[Opening Data for analysis section]
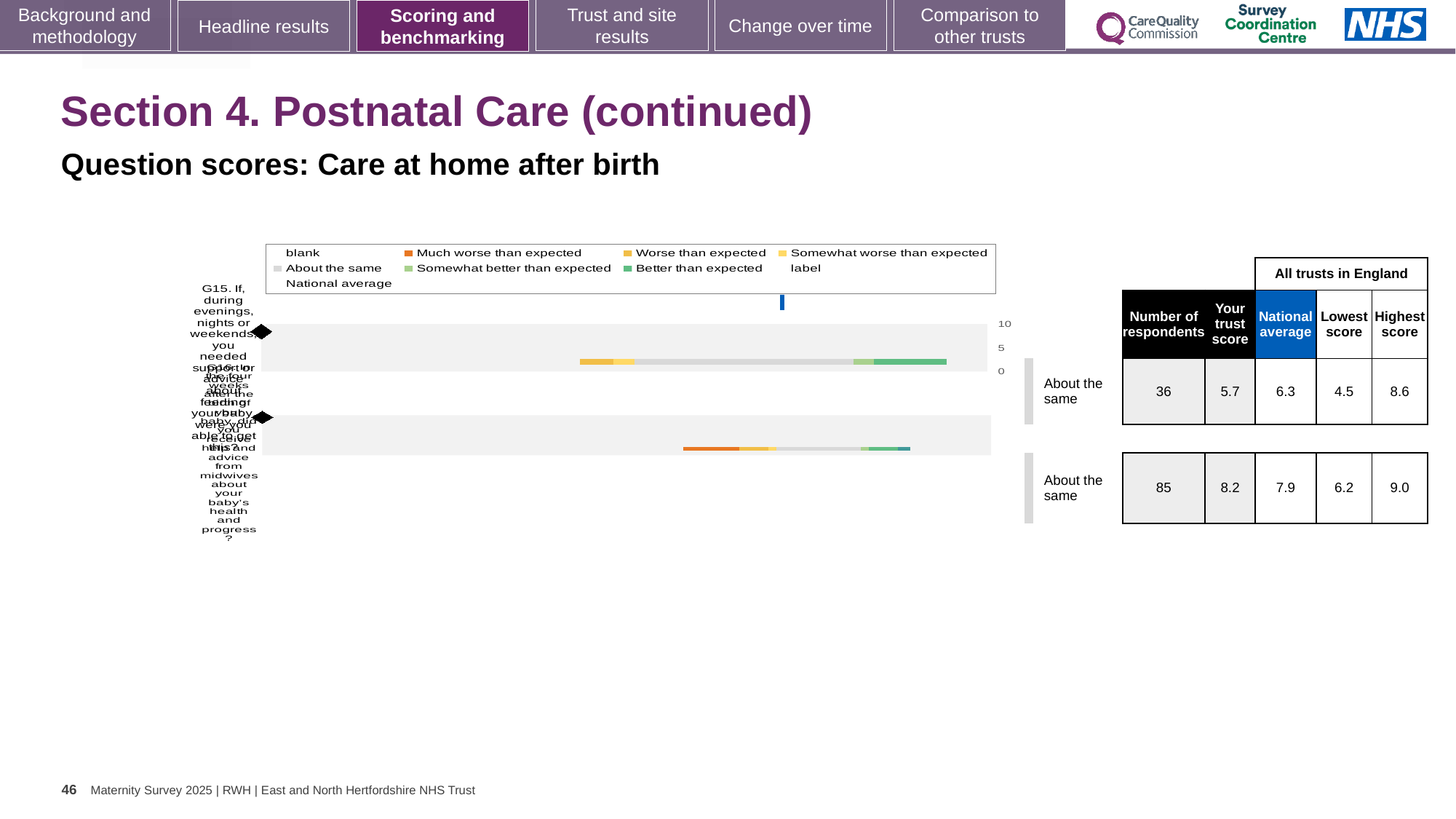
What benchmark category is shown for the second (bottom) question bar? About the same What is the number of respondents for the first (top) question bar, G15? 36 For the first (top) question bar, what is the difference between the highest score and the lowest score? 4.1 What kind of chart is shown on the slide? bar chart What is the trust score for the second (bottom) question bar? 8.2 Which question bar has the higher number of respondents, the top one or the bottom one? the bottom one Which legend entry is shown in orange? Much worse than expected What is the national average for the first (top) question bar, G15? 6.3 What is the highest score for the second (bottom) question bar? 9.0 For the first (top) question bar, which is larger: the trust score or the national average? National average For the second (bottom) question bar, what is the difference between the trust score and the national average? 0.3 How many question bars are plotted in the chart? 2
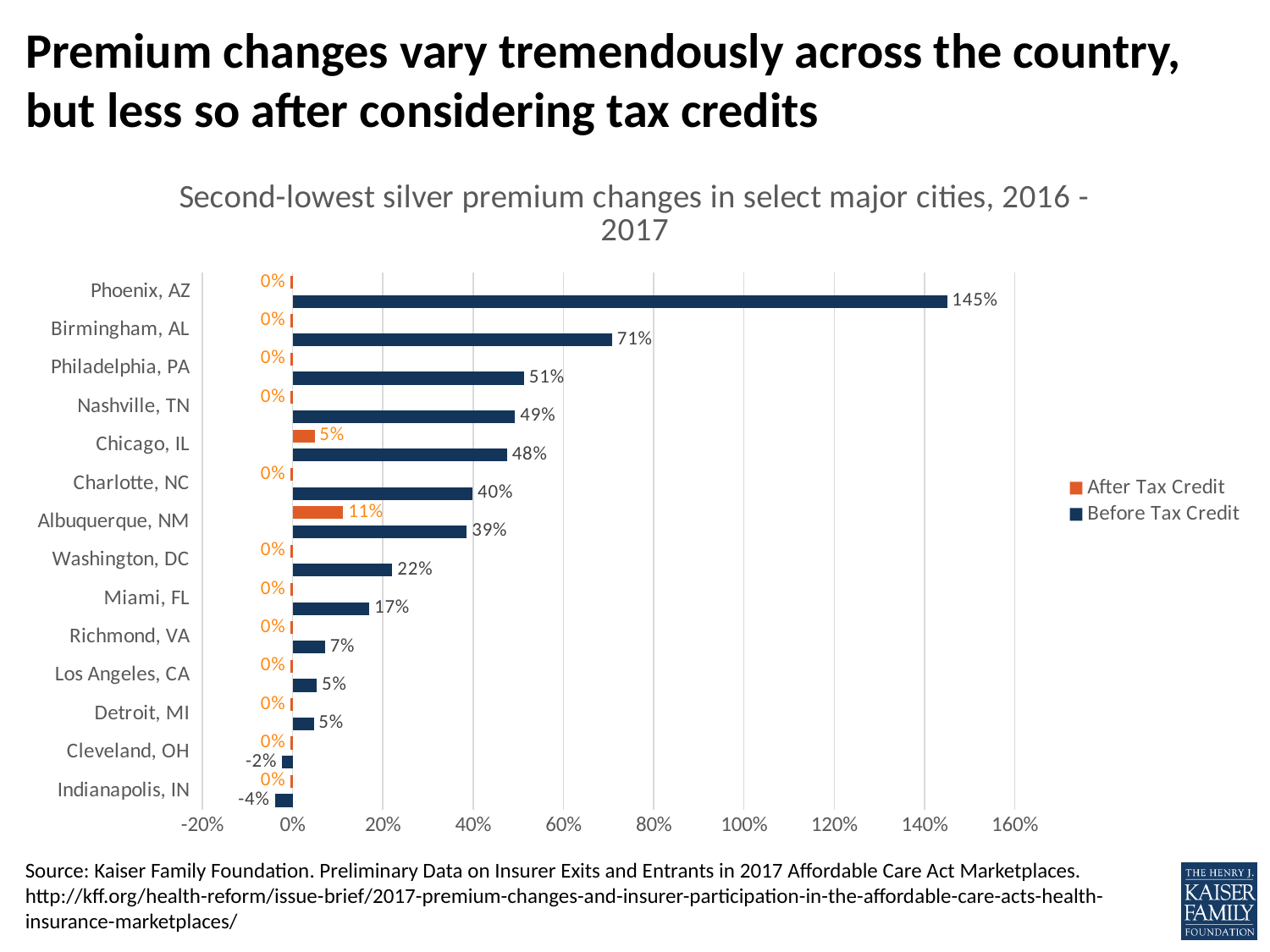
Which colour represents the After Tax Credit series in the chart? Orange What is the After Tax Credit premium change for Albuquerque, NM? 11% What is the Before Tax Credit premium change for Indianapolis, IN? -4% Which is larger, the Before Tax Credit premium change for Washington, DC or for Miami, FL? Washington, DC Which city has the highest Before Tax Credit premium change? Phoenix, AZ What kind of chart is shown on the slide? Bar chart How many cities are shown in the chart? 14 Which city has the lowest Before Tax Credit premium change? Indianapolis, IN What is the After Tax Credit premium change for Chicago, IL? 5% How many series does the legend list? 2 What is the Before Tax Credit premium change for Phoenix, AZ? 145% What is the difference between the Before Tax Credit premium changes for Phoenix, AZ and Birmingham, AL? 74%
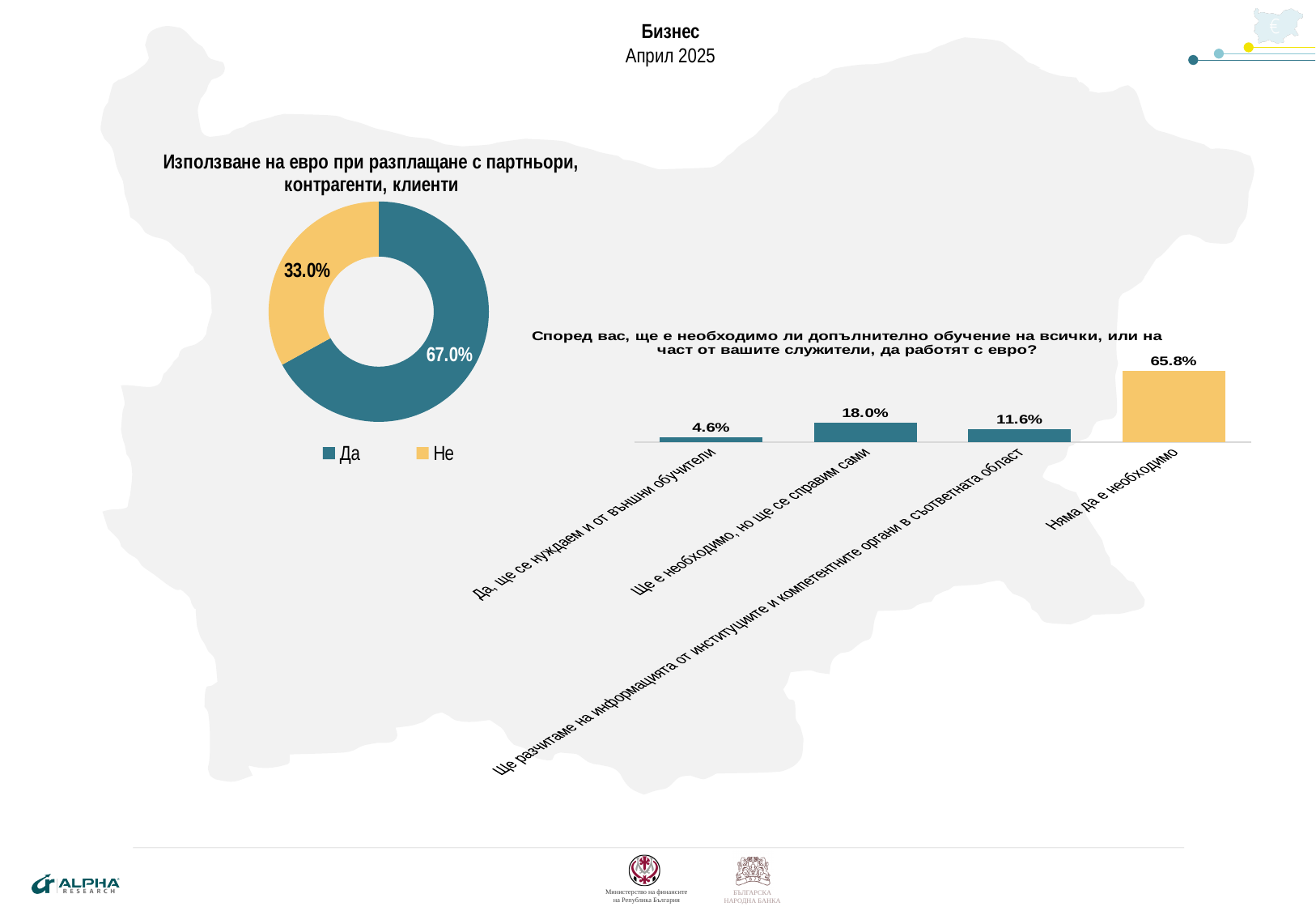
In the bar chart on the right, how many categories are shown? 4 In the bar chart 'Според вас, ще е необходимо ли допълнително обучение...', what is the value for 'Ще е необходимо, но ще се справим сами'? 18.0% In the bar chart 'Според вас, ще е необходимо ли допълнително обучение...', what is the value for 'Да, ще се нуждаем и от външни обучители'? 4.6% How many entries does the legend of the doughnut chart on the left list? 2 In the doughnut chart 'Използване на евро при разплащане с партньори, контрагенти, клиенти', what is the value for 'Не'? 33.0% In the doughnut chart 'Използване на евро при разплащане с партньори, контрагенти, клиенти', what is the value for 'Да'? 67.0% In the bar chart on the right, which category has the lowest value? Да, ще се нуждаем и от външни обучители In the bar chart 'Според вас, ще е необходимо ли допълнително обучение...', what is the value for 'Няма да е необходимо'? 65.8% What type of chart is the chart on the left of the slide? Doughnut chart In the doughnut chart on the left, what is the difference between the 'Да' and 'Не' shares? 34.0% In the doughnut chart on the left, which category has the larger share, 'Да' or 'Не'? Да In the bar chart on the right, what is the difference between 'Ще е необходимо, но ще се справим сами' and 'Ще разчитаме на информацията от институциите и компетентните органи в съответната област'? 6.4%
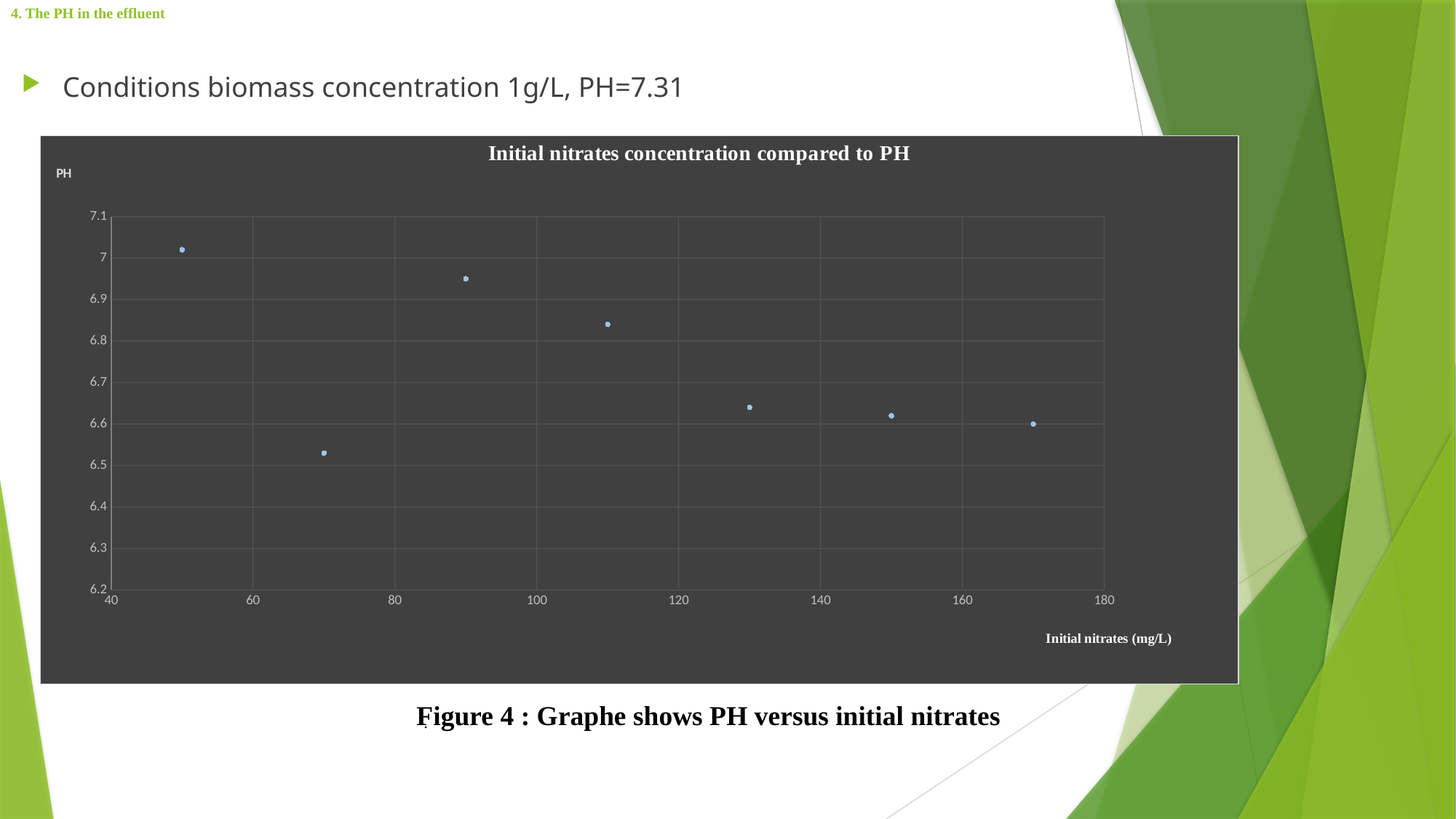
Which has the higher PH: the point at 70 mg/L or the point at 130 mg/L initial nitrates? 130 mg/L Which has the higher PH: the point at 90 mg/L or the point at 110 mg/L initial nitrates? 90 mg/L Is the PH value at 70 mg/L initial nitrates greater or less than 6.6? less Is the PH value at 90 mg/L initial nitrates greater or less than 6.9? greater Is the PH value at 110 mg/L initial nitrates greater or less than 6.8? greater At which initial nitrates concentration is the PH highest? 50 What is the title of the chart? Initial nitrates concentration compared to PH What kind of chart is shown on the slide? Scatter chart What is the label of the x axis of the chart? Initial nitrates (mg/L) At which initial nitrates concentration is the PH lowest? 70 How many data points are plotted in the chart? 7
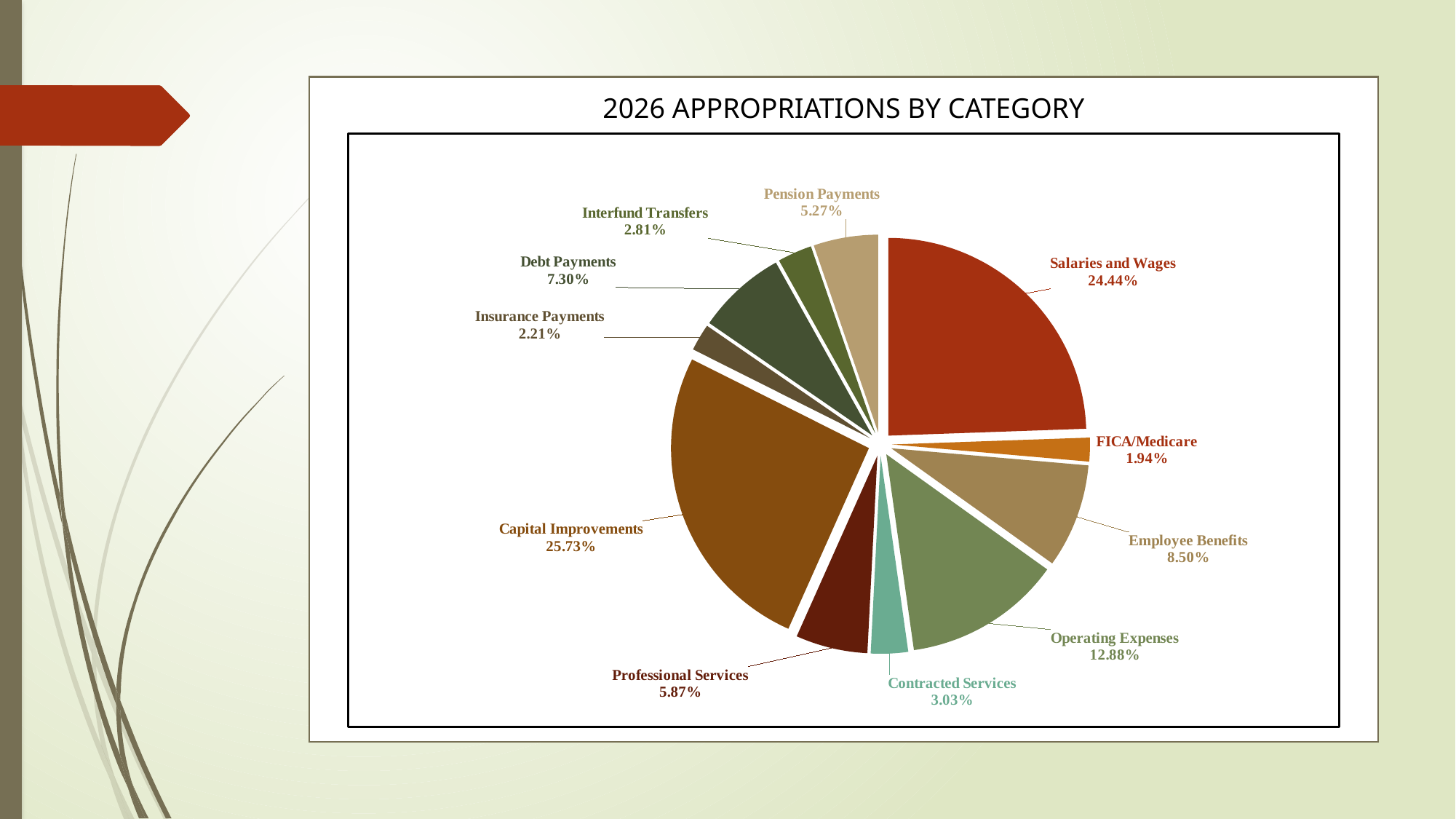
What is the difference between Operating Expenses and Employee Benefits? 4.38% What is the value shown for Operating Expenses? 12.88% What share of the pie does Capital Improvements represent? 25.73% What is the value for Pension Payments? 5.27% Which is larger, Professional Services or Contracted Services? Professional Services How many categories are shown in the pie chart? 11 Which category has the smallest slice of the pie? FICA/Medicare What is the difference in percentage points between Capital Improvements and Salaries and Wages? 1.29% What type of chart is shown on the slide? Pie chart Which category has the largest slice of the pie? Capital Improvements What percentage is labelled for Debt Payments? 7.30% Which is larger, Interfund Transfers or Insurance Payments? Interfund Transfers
[Closing Data for analysis section]
> [To-do item]
List every line of the records that contains the word "change".

> [Final answer]
Which colour represents the After Tax Credit series in the chart? Orange What is the After Tax Credit premium change for Albuquerque, NM? 11% What is the Before Tax Credit premium change for Indianapolis, IN? -4% Which is larger, the Before Tax Credit premium change for Washington, DC or for Miami, FL? Washington, DC Which city has the highest Before Tax Credit premium change? Phoenix, AZ What kind of chart is shown on the slide? Bar chart How many cities are shown in the chart? 14 Which city has the lowest Before Tax Credit premium change? Indianapolis, IN What is the After Tax Credit premium change for Chicago, IL? 5% How many series does the legend list? 2 What is the Before Tax Credit premium change for Phoenix, AZ? 145% What is the difference between the Before Tax Credit premium changes for Phoenix, AZ and Birmingham, AL? 74%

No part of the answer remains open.